According to the research, when a geographical area had a high technology adoption rate in AD 1500, then the corresponding modern-day nation tended to adopt technologies shortly after their invention. However, areas with slow adoption rates in AD 1500 evolved into nations that didn't adopt new technologies until several decades after their inventions.
"What we showed is that past technology determines current technology. The dynamics of technology adoption are very persistent," Comin says.
Extensive vs. intensive margins
While those findings were significant, Comin was puzzled by one apparent paradox related to the fact that technology adoption lags have diminished dramatically in recent decades, across the globe. For example, the United States launched the Adams Power Station at Niagara Falls in 1895, only a few years after the invention of a three-phase power system. India, meanwhile, didn't adopt electricity until the 1900s. But when it comes to modern technology, the lags tend to be almost identical: both the United States and India adopted cell phone technology in the 1980s. However, the difference in per capita income between those nations remains huge: in 2011, the United States had a per capita GDP of around $48,000, while India's was the equivalent of US$3,600.
So why doesn't the shrinking gap in technology adoption lags naturally lead to a smaller disparity between per capita incomes? Comin says the answer lies in the difference between "extensive" and "intensive" margins. In his aforementioned research, technology adoption was measured according to extensive margins; that is, how long it takes a country to adopt a technology at all.

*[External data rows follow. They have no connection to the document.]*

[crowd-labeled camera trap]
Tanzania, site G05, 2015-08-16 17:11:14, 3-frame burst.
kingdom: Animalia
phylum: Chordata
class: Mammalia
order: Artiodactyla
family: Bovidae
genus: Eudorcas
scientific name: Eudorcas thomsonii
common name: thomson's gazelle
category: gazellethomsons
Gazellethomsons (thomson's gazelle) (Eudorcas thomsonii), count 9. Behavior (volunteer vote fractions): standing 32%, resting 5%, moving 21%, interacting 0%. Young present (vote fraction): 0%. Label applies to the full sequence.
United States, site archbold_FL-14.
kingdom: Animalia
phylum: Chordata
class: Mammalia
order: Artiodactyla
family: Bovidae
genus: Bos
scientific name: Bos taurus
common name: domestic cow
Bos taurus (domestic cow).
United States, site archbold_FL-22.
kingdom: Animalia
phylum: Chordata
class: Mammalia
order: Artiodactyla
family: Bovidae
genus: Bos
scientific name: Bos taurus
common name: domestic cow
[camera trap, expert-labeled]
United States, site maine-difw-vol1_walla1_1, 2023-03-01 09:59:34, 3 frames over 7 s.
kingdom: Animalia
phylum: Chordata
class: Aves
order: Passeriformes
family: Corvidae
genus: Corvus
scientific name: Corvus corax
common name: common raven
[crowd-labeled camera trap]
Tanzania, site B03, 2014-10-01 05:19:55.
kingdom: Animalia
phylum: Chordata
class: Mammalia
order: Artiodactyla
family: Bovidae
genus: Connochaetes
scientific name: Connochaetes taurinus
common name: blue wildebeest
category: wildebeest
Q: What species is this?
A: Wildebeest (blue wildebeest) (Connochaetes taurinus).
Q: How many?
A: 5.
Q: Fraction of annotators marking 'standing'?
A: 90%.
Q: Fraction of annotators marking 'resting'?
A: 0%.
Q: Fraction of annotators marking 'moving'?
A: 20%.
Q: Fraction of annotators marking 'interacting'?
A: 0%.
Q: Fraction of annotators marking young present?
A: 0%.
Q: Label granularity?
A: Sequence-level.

But that research did not account for intensive margins; that is, the extent to which a technology is adopted by the nation as a whole.
For instance, the extensive margin of cell phones would measure the gap between the invention of the cell phone and the date when cell phone technology first entered a country. But the intensive margin would measure the number of cell phones in a country relative to that country's population. When applicable, the intensive margin also takes into account the amount of output associated with a new technology, such as the tons of steel produced in blast oxygen furnaces in any given country.
Comin focused on intensive margins in his working paper "The Intensive Margin of Technology Adoption," coauthored with Martí Mestieri. Studying the same 15 technologies and 166 countries from Comin's earlier research, they found that while adoption lags have diminished extensively across the globe, they have not diminished intensively. In other words, while a new technology may reach a third-world country faster than ever before, it's not necessarily reaching the majority of people in that country.
Significantly, they found that differences in the intensive margin of technology adoption account for some 45 percent of cross-country differences in per capita income. "This intensive margin has not converged at the same rate of extensive margins," Comin says. "In fact, it has diverged."
Taken together, the results of Comin's research with Mestieri and the results of his research with Hobijn, Easterly, and Gong suggest that up to 70 percent of differences in cross-country per capita income can be explained by differences in technology adoption.
Comin reports that future research will elaborate on how intensive adoption margins affect growth"We're getting closer at understanding the drivers of technology and its effects on the wealth of nations," he says.